Yet this week looks different. There is genuine fear that the European Union, America and the leading emerging market nations will fall at the first hurdle. The question is: does it matter? In the short term, it means nothing. American law is providing a much-needed deadline as President Bush’s mandate from Congress to negotiate a trade agreement expires in July 2007. Even with broad agreement on a trade deal in the next few weeks — a mammoth task — it will take at least a year to negotiate a full treaty and get it through Congress.
Trade will continue — unfairly, say the world’s development charities — but trade has always been about imbalance and, contrary to what you have been told, the main argument in the Doha talks is not between the very poor and very rich. It is between the rich and those who are getting rich.
The Doha round was promised as a “development round” focused on securing better access by farmers in poorer nations to the fat produce markets in America and Europe. Early in the talks, that was achieved in large measure for the poorest, the least-developed countries, who secured tariff-free access to EU and US markets for 97 per cent of exports. The marginal 3 per cent that remains contains some big items, but the US and the EU have made large concessions, notably in cotton and sugar.
◆ ◆ ◆
■ **Requirements**
In the text on the Doha trade talks, what share of exports from the least-developed countries won tariff-free access to EU and US markets?
◆ ◆ ◆
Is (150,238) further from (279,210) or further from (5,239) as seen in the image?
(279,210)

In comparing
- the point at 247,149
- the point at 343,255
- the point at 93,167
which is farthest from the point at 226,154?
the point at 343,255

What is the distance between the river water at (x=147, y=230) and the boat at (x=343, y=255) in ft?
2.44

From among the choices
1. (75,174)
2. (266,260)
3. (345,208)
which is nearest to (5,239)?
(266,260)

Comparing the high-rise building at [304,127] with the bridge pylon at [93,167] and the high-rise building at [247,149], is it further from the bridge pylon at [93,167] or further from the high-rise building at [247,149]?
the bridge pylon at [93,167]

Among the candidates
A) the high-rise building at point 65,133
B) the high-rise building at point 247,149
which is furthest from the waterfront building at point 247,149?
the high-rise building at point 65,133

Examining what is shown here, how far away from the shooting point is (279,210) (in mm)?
◆ ◆ ◆
■ **Answer**
97 per cent of their exports.